Assignment
An exact, complete copy of the entries below is required, minus any pictures.

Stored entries
======
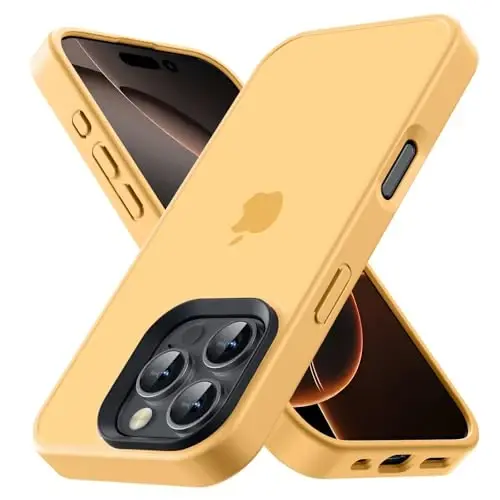 Yriklso iPhone 16 Pro Max uchun telefon gʻilofi, iPhone 16 Pro Max uchun zarbga chidamli gʻilof, harbiy darajadagi tushishdan himoya, himoya qattiq orqa nozik shaffof qopqoq, toʻq sariq 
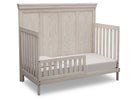 Simmons Kids Antique White (122) Ravello Crib 'N' More, Angled Conversion to Toddler Bed View, b4b 3-Ravello Crib 'N' More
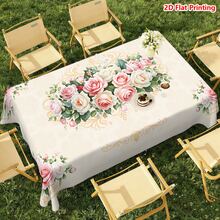 1/20pcs Spring Tablecloth, Floral Rose Pattern, Polyester Material, Elegant Retro Style, Suitable For Home, Kitchen, Outdoor Garden Party Decor, Great Gift And Ideal Choice For Spring Home Decoration - Multicolor - View 2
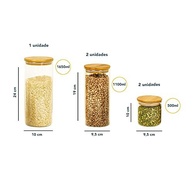 Oikos - Kit 11 Potes de Vidro com Tampa de Bambu Herméticos - Armazenamento Inteligente e Elegante - imagem 4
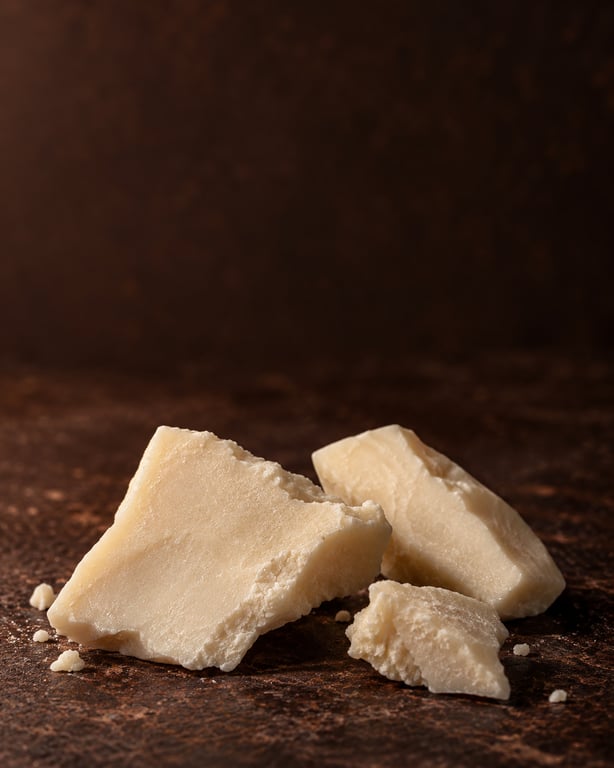 Pieces of Cocoa Butter Silk on a warm brown surface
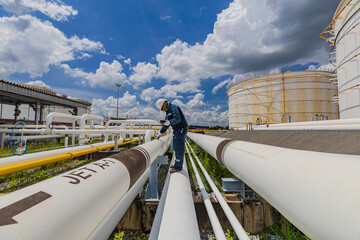 Male worker inspection and measurement thickness pipeline oil and gas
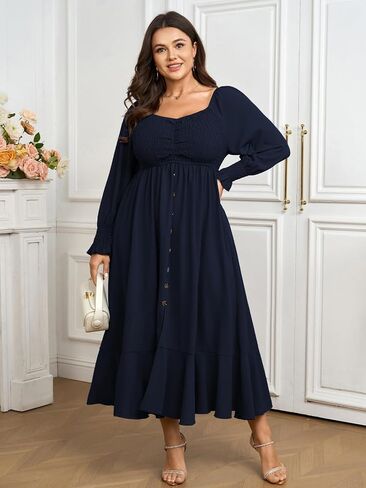 Plus Size Smocked Casual Maxi Dress for Curvy Women Long Sleeve Sweetheart Neckline Fall Dresses Button Down in Saudi Arabia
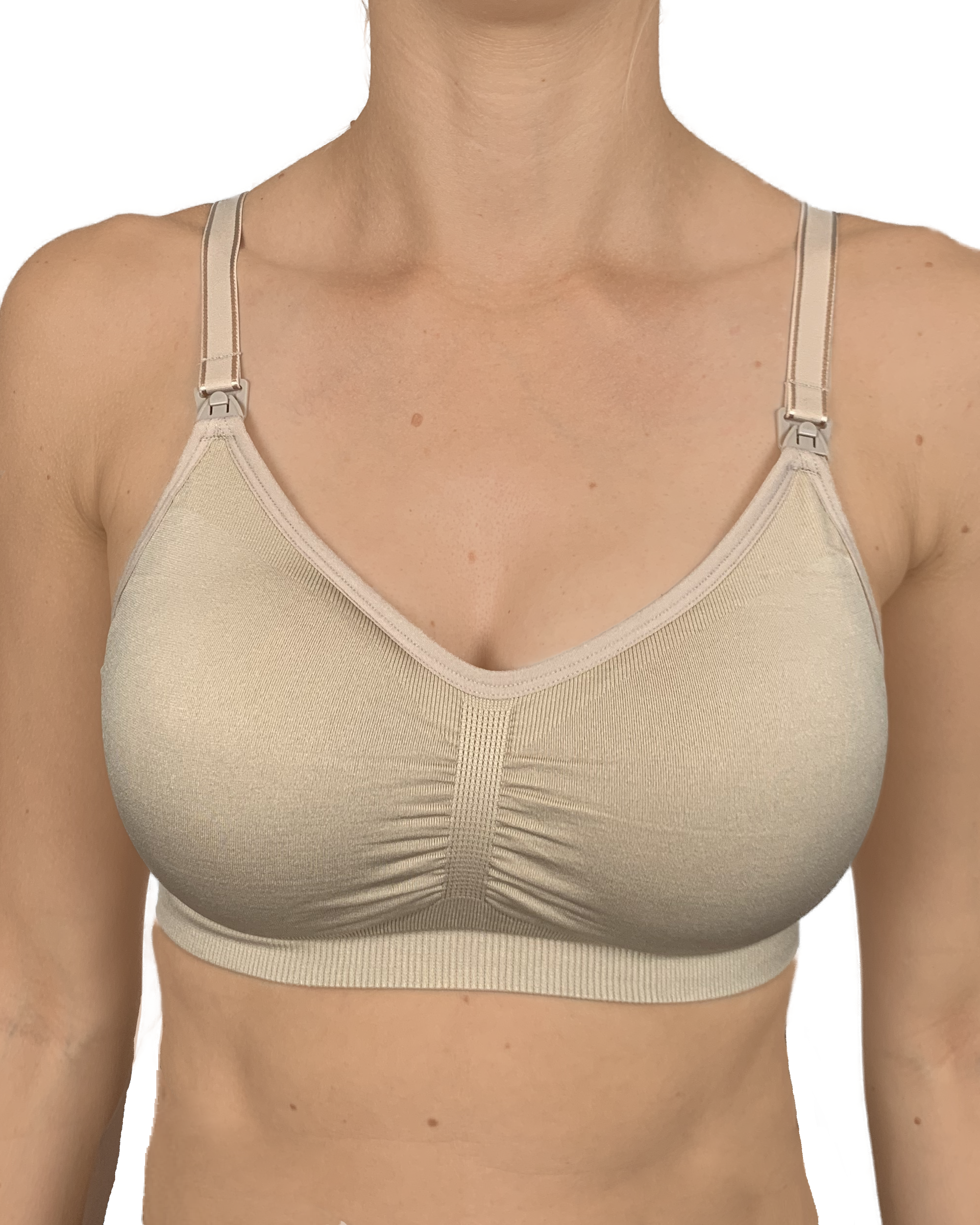 Beige nursing bra worn by a model on a white background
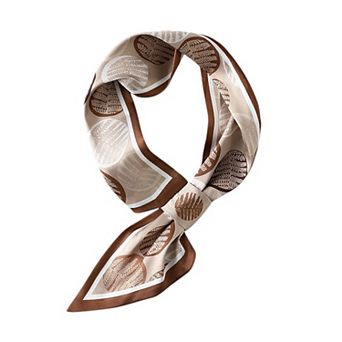 Women's Leaf Print Silky Scarf with Lightweight Fabric Modern Square Design and Smooth Finish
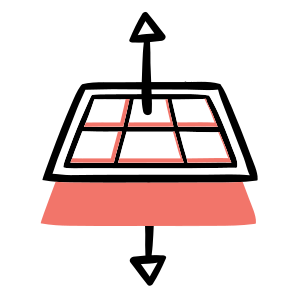 Icon of solar panel pulled up from base.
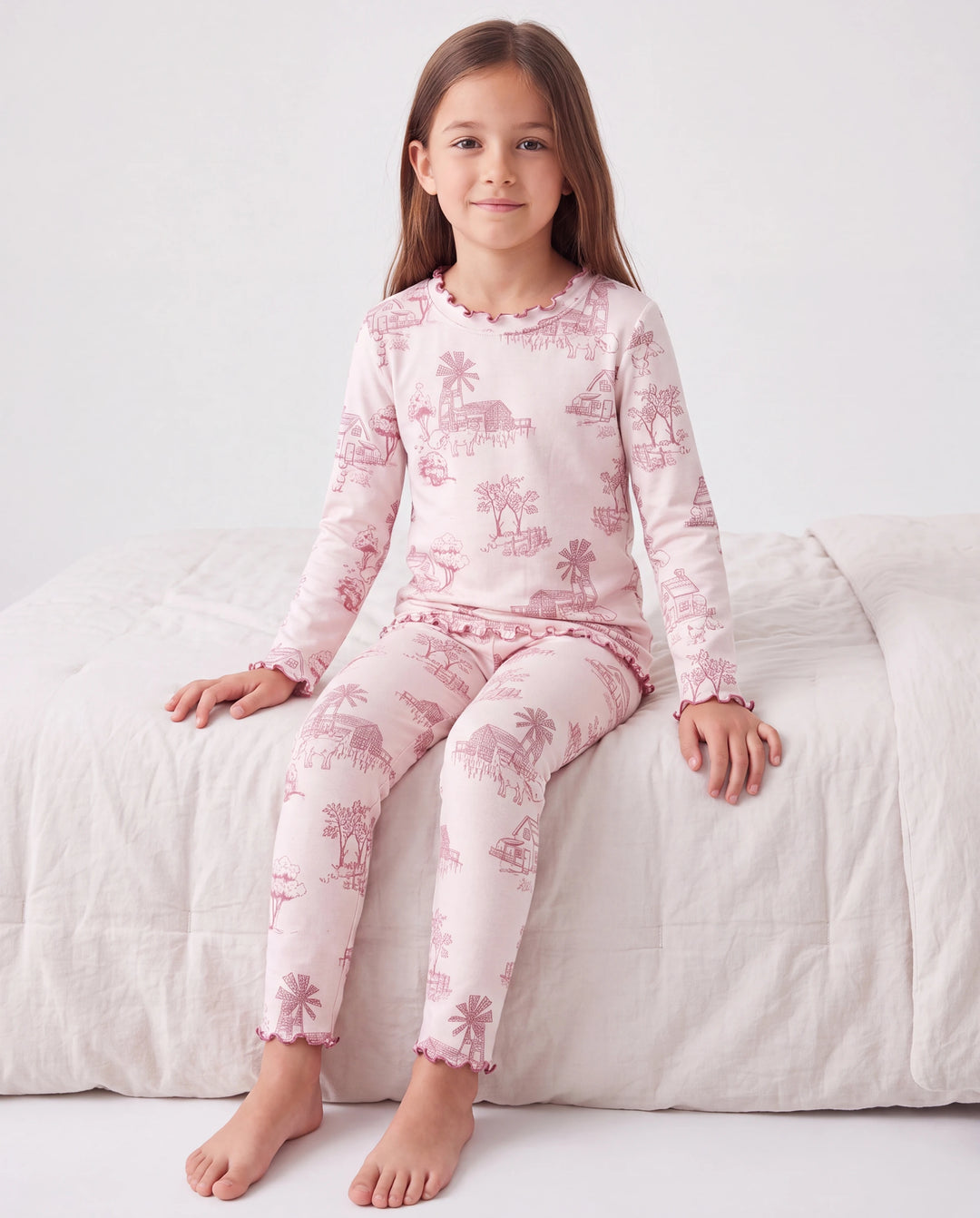 Pijama de 2 piezas para niños pequeños/niños con suave mezcla de lana y tencel lyocell (ajuste ceñido) rosa claro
======
Answer section
 Yriklso iPhone 16 Pro Max uchun telefon gʻilofi, iPhone 16 Pro Max uchun zarbga chidamli gʻilof, harbiy darajadagi tushishdan himoya, himoya qattiq orqa nozik shaffof qopqoq, toʻq sariq 
 Simmons Kids Antique White (122) Ravello Crib 'N' More, Angled Conversion to Toddler Bed View, b4b 3-Ravello Crib 'N' More
 1/20pcs Spring Tablecloth, Floral Rose Pattern, Polyester Material, Elegant Retro Style, Suitable For Home, Kitchen, Outdoor Garden Party Decor, Great Gift And Ideal Choice For Spring Home Decoration - Multicolor - View 2
 Oikos - Kit 11 Potes de Vidro com Tampa de Bambu Herméticos - Armazenamento Inteligente e Elegante - imagem 4
 Pieces of Cocoa Butter Silk on a warm brown surface
 Male worker inspection and measurement thickness pipeline oil and gas
 Plus Size Smocked Casual Maxi Dress for Curvy Women Long Sleeve Sweetheart Neckline Fall Dresses Button Down in Saudi Arabia
 Beige nursing bra worn by a model on a white background
 Women's Leaf Print Silky Scarf with Lightweight Fabric Modern Square Design and Smooth Finish
 Icon of solar panel pulled up from base.
 Pijama de 2 piezas para niños pequeños/niños con suave mezcla de lana y tencel lyocell (ajuste ceñido) rosa claro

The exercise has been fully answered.